Eat a balanced diet-There is no special diet that women going through the menopause need to follow but a normal ,healthy and balanced diet  that contains all five food groups, drink plenty of water, and get a daily dose of strength and cardiovascular exercise. In the long run, living a healthy life is the best prescription for optimal aging!

  • Calcium and VitD– It’s recommended that a woman in menopause should be getting 1,200 mg of calcium per day. To have at least 2 glasses of milk or in any other form like yogurt,paneer,cheese,almonds etc. Before bed a glass of warm turmeric (haldi) milk helps induce sleep(Insomnia).Tofu with calcium sulfate is also very good source of calcium and protein. For absorption of calcium ,vit D is very important, either supplement  or morning sunshine every day 20 minutes is must.If you supplement take at least 1000 IU of vit D and calcium citrate of at least 500 IU can be included.
  • Fuel Up With Foods High in Potassium, Including Most Fruits- It Helps  to reduce cramps and bloating and keep muscles and bones lubricated. Fruits like pomegranate ,tomato,sweet potatoes, cantaloupe ,banana and watermelon are rich sources of potassium.
  • Water- Don’t forget water drinks at least 8-10 glasses of water to avoid fatigue.Also include buttermilk,coconut water,tomato soup ,Liquids helps in digestion,they are light on stomach provides important minerals and vitamins to reduce hot flashes.Drinking water helps to stay hydrated ; even mild dehydration can have mood-dampening effects.

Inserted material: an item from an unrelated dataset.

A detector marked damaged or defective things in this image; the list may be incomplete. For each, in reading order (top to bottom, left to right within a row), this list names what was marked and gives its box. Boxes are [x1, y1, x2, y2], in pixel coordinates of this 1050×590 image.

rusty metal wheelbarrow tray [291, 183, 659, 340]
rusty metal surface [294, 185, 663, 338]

  • Limit coffee and tea(1-2 cups/day)- Too much caffeine may result in restlessness and over stimulation, so limit intake. Instead at snack time take more fruits,milk and nuts.All nuts are packed with nutrients. They are rich in protein, unsaturated fatty acids, fiber; minerals like potassium,B vitamins, including folate,vitamin E,and many antioxidant and anti-inflammatory phytochemicals (Ros 2010).

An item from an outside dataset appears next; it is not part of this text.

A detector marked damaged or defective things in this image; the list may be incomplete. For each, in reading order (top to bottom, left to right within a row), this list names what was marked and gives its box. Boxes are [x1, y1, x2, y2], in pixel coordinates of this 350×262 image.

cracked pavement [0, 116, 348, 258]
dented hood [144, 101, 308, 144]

  • Soy-The isoflavones in soy stimulates osteoblasts(bone forming cells),as they have similar effect like estrogen. Soybeans and foods made from soy extracts are rich in isoflavones. Studies confirm that soy can help manage menopause symptoms, including bone loss (Beck 2001).Try to include roasted soy nuts,tofu ,soymilk in a diet. Roti with tofu curry,tofu burji are good example.
  • Protein- AS we age there is a decrease in skeletal tissue mass along with decreased appetite and poor digestion.When you include dal ,pulses ,khichdi (porridge),curd rice,idli sambhar are light on stomach and easy to digest, they are high in protein and fiber. Try to include protein in all meals and snacks every 2 hours .
  • Folate- .Folate and vitamin B6 are abundant in plant foods, also help maintain beneficial levels of serotonin( WHICH IS A MOOD LIFTER). These two B vitamins help convert tryptophan into serotonin. Low levels of folate, in particular, have been associated with depression provided that the overall diet is healthy.Dark green leafy vegetables, lentils ,pulses ,beet greens and beet are good sources of folate.Taking palak dal, beet raita,dal rice,methi paratha with curd are very simple and healthy sources of folate.

VIT B12-Most individuals over age 50 have a reduced ability to absorb naturally occurring vitamin B12 and must therefore consume it in its crystalline form (fortified foods or supplements). Vitamin B12 deficiency can cause cognitive dysfunction and neurological problems in older people (Carmel 1997).

BE SMART– old advice is the best advice: Eat a balanced diet along with daily light exercise,In the long run, this is the best prescription for optimal aging.